Three units were destroyed: the apartment where the fire began, the apartment below his (which was flooded — the water apparently went all the way down to the basement, so a lot of apartments were damaged pretty badly, but luckily not destroyed), and the apartment above, the one belonging to the nice, nice woman from across the hall. The fire itself stopped just a few feet from my kitchen window. The firemen that came the next morning to whistle over the damage said that if the basic structure of the building wasn’t made of concrete, the whole place would have gone.
I was so, so lucky. My door got kicked in by the firemen and the window onto the fire escape was shattered and my phone somehow doesn’t work anymore and it took all day Sunday cleaning for that shitty smell of smoke — not the nice smell of a campfire but the toxic smell of someone’s whole life burning up — to fade, but that was nothing compared to how bad it could have been, or how bad it was for other people.
The other good thing is I got to meet a lot of my neighbors. I’ve been in that building over a year, and I’d never even seen half of those people before.
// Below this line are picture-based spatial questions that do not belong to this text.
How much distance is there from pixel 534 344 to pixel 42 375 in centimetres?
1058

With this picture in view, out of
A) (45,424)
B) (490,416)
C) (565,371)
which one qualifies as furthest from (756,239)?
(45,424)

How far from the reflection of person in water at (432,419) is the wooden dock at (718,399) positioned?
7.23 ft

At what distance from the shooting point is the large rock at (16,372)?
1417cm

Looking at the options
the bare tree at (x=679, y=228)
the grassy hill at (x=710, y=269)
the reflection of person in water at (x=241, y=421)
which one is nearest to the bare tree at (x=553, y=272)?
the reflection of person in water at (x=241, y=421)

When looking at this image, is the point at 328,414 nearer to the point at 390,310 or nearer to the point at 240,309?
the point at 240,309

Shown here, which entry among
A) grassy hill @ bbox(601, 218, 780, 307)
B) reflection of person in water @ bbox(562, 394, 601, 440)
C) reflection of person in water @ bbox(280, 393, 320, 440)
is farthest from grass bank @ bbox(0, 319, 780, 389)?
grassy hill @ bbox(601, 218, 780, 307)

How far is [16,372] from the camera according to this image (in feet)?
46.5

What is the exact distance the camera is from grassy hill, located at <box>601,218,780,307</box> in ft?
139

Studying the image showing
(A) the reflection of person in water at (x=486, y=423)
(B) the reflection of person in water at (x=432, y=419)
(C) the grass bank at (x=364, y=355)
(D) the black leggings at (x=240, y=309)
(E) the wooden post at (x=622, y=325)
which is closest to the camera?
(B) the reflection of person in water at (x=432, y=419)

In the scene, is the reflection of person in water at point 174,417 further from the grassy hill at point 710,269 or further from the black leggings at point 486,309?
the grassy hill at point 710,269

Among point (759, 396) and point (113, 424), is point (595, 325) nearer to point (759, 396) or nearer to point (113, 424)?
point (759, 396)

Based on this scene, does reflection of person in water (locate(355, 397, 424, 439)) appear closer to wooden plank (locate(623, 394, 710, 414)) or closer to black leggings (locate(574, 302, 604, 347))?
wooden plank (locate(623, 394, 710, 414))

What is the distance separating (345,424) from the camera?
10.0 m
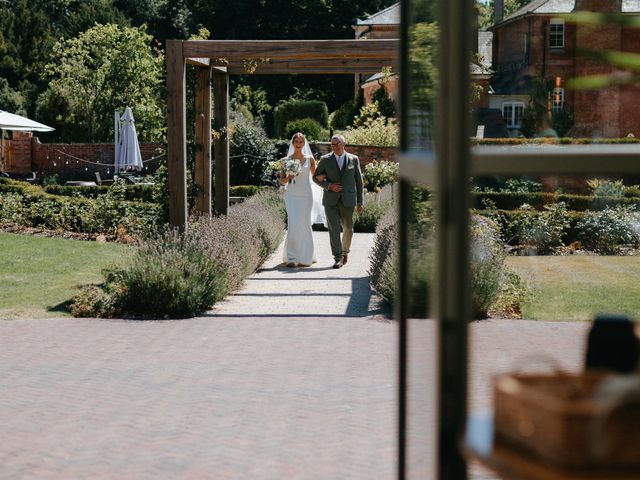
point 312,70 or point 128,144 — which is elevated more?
point 312,70

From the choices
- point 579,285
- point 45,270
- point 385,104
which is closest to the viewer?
point 579,285

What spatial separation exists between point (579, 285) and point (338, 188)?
12.9 feet

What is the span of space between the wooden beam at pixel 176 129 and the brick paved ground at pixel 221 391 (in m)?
1.96

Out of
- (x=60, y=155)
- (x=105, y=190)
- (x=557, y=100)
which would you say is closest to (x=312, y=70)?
(x=105, y=190)

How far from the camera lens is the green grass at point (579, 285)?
35.9 ft

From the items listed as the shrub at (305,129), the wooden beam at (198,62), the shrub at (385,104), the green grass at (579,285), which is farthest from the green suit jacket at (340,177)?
the shrub at (385,104)

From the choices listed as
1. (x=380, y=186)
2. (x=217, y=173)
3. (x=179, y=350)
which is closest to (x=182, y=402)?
(x=179, y=350)

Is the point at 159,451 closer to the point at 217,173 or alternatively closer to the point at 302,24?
the point at 217,173

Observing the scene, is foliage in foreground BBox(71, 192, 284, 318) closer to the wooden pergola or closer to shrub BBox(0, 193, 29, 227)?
the wooden pergola

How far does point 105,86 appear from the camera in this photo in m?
41.8

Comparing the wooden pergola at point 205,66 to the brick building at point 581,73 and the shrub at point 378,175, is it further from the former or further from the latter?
the brick building at point 581,73

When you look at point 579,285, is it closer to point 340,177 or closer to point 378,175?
→ point 340,177

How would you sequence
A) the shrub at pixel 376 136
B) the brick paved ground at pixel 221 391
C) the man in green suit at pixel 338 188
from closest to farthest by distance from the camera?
1. the brick paved ground at pixel 221 391
2. the man in green suit at pixel 338 188
3. the shrub at pixel 376 136

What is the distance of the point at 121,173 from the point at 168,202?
Result: 18.9 m
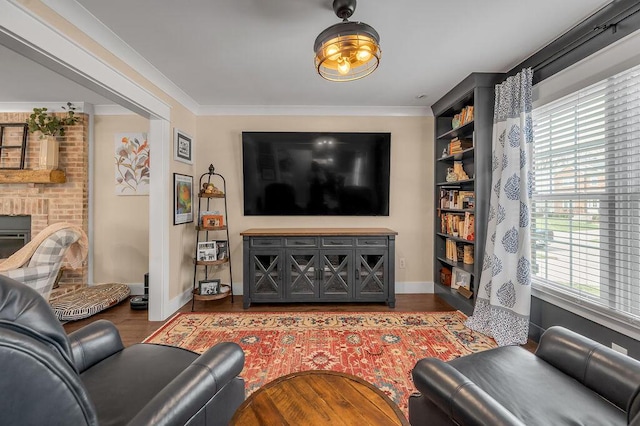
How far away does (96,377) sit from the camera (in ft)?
4.13

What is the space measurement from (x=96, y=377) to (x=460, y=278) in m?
3.28

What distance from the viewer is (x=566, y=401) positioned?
1117 mm

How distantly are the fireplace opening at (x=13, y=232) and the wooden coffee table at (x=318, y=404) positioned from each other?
4.34 meters

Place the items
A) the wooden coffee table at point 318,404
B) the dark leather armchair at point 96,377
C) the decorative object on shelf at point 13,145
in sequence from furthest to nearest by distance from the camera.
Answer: the decorative object on shelf at point 13,145, the wooden coffee table at point 318,404, the dark leather armchair at point 96,377

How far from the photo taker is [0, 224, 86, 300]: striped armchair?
2.40 meters

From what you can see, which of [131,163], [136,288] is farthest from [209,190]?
[136,288]

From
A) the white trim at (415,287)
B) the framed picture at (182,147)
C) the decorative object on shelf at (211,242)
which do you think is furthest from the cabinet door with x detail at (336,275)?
the framed picture at (182,147)

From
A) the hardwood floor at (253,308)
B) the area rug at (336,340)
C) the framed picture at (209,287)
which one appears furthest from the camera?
the framed picture at (209,287)

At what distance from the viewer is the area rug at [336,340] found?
204cm

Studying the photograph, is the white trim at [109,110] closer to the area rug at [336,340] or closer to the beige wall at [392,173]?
the beige wall at [392,173]

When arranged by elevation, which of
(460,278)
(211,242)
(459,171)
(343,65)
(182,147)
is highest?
(343,65)

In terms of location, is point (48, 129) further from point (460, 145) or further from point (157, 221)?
point (460, 145)

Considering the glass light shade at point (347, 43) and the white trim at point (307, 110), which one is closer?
the glass light shade at point (347, 43)

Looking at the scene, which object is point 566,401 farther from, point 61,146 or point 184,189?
point 61,146
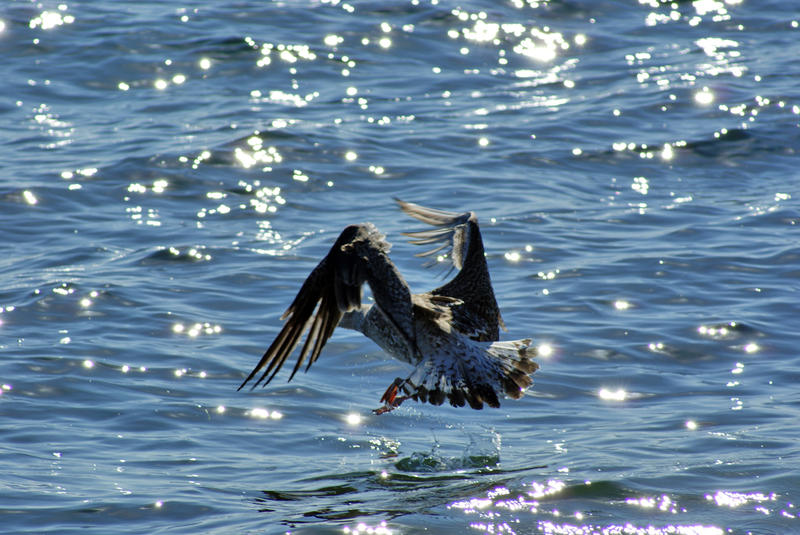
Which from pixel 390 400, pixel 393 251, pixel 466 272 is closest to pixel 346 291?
pixel 390 400

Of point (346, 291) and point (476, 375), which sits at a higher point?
point (346, 291)

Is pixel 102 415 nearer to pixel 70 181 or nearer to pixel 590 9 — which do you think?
pixel 70 181

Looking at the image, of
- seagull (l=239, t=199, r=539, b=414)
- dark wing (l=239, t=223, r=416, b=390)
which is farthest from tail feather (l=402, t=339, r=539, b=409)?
dark wing (l=239, t=223, r=416, b=390)

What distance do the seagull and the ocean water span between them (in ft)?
1.09

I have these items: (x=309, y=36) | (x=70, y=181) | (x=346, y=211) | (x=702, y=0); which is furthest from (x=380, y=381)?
(x=702, y=0)

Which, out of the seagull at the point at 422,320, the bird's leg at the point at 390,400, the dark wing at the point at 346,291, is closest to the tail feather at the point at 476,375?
the seagull at the point at 422,320

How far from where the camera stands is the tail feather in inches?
217

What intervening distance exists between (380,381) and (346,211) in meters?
3.03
All day Sunday people were hanging out in the halls, leaving their doors open, chatting and sharing news and helping each other out. And that was pretty nice. But, you know, it would have been a lot nicer if we could have bonded over, say, a chili cookoff versus a devastating apartment fire.
Outside the building. (Look! The American flag still flies proud!)
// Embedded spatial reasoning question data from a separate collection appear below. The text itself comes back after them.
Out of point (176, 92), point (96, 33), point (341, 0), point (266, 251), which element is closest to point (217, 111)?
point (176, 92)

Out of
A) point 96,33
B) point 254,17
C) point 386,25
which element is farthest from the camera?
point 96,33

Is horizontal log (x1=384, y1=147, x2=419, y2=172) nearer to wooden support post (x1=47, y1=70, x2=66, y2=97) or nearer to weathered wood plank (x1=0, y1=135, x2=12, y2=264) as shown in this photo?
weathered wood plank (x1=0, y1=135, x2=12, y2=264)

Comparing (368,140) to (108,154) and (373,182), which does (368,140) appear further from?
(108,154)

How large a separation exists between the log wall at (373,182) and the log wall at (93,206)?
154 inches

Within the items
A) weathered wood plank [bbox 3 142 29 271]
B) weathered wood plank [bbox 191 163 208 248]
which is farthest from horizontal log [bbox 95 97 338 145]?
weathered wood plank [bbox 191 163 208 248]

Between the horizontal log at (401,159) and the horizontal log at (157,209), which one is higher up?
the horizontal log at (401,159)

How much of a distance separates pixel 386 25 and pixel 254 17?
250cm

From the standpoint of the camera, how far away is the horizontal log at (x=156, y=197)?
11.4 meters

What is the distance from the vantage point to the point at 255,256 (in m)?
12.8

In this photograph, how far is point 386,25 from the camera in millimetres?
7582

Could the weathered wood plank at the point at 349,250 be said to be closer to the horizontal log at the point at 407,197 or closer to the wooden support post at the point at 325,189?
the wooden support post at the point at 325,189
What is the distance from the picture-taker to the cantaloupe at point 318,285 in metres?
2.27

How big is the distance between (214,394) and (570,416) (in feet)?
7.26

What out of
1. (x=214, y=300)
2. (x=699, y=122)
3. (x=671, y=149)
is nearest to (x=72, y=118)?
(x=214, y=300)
A close-up of the hallway on the fifth floor.
Where it all began.
From SF Gate
The San Francisco Fire Department reports that a man is in critical condition after an apartment building fire this morning in the Mission District that caused an estimated $300,000 in damages.
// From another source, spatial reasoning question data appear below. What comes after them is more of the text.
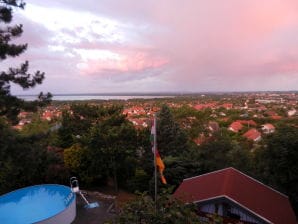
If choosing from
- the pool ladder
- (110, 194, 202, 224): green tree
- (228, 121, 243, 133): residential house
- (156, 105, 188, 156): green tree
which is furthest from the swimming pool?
(228, 121, 243, 133): residential house

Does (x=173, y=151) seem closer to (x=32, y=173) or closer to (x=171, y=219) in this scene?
(x=32, y=173)

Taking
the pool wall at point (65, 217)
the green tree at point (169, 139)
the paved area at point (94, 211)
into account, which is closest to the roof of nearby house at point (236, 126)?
the green tree at point (169, 139)

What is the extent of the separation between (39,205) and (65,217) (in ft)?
8.81

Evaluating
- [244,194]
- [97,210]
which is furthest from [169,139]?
[244,194]

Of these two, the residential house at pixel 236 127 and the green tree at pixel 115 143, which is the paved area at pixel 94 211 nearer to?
the green tree at pixel 115 143

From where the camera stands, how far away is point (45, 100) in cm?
1209

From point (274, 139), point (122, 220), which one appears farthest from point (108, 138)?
point (122, 220)

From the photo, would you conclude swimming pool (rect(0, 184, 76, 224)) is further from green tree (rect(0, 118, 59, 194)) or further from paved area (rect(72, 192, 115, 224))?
green tree (rect(0, 118, 59, 194))

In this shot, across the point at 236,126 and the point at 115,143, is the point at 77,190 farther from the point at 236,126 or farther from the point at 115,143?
the point at 236,126

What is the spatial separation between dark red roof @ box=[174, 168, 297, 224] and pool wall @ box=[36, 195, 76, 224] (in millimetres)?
4987

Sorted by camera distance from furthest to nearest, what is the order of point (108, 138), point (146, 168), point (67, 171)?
point (146, 168), point (67, 171), point (108, 138)

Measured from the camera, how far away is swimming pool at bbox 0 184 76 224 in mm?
12812

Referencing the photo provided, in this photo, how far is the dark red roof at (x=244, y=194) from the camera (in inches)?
446

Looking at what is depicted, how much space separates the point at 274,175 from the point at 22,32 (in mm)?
13474
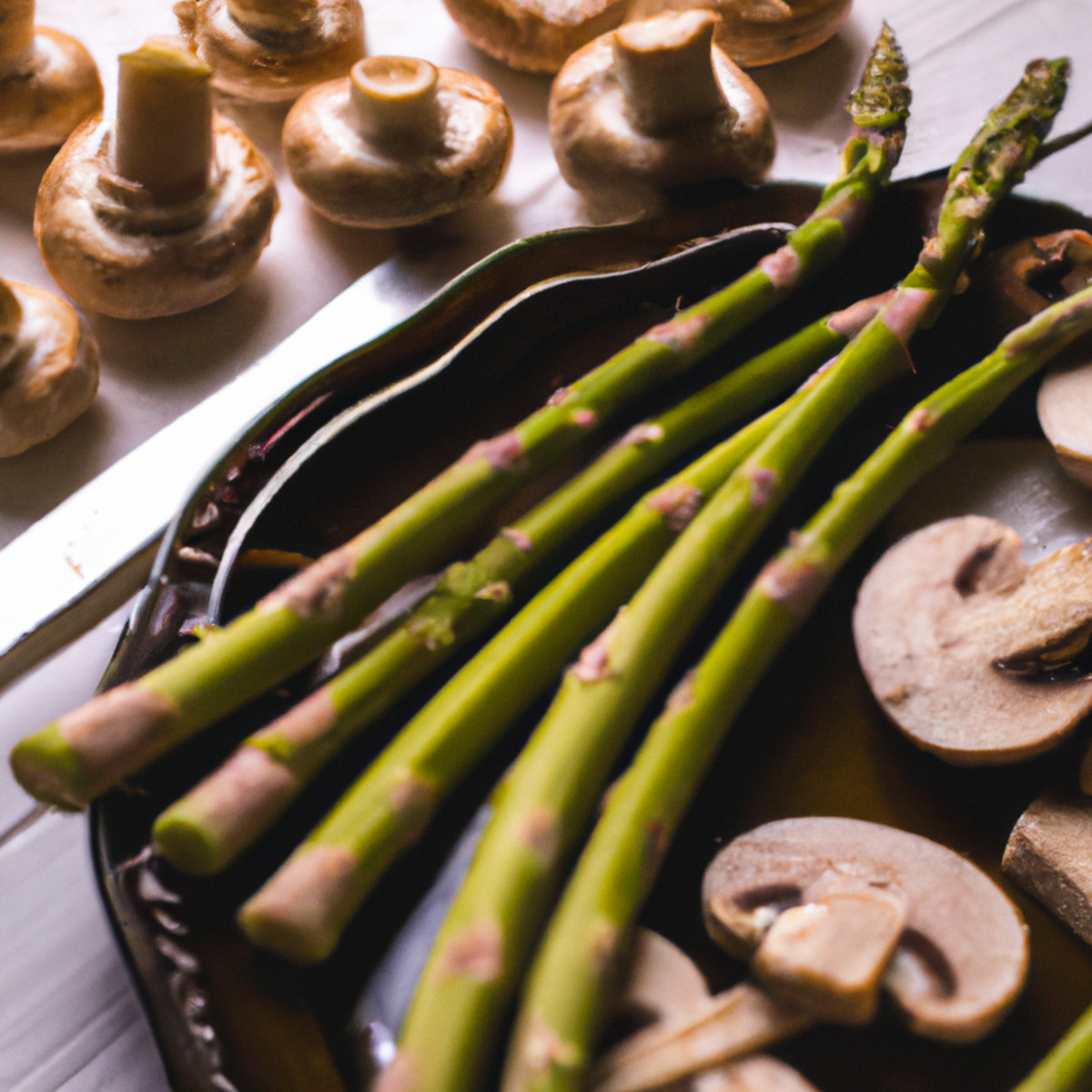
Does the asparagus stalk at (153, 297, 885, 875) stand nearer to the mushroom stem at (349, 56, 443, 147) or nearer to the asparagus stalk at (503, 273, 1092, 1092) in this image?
the asparagus stalk at (503, 273, 1092, 1092)

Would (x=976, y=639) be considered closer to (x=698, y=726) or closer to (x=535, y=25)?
(x=698, y=726)

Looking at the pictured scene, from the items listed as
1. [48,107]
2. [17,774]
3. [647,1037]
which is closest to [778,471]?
[647,1037]

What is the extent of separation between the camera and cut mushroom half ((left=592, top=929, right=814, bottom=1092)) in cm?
69

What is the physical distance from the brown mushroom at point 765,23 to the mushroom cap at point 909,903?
4.10ft

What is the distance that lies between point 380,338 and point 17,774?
0.54 metres

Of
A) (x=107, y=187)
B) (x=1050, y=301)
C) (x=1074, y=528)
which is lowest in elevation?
(x=1074, y=528)

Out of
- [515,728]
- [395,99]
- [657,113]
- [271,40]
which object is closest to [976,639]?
[515,728]

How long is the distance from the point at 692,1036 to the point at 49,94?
144 centimetres

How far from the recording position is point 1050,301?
1.07 m

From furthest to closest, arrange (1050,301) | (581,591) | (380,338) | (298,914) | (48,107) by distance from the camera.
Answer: (48,107) < (1050,301) < (380,338) < (581,591) < (298,914)

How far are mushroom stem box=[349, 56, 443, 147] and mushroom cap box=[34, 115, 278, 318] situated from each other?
168mm

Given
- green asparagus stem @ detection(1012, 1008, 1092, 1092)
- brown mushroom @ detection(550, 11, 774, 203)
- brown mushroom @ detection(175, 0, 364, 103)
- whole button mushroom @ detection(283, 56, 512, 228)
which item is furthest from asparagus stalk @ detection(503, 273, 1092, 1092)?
brown mushroom @ detection(175, 0, 364, 103)

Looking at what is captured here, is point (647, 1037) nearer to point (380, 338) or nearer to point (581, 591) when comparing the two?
point (581, 591)

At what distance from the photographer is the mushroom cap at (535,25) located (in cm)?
139
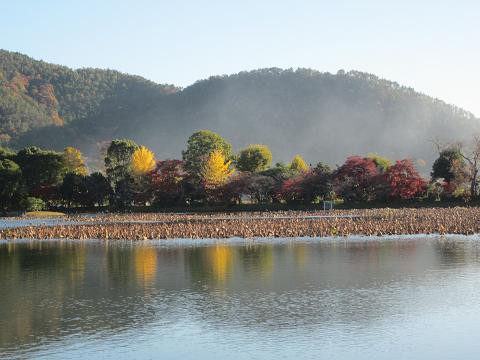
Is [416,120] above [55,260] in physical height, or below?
above

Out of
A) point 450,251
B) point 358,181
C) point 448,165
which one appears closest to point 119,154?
point 358,181

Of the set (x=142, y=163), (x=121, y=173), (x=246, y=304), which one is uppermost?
(x=142, y=163)

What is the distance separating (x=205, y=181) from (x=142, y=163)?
1240 centimetres

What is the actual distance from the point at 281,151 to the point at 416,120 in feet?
130

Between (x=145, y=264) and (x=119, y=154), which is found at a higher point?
(x=119, y=154)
The 40-year-old man received second- and third-degree burns to his chest and is on life support after his lungs were damaged by smoke inhalation, according to a spokeswoman for San Francisco General Hospital.
Three apartments were completely destroyed by the blaze and at least three people are working with Red Cross to find temporary housing. Other residents are staying with friends after their apartments sustained smoke and water damage.
The fire was reported at 2:44 a.m. Firefighters declared the fire contained about 25 minutes later at 3:18 a.m.
Firefighters struck a second alarm shortly after arriving on the scene and seeing smoke pouring from windows in the fourth story of a seven-story building.
The fire apparently burned into the fifth floor as well and firefighters are estimating property damage at $250,000, along with $50,000 for contents.
Several elderly people live in the building and were escorted down from upper floors by firefighters, according to Fire Department spokeswoman Katherine Alba.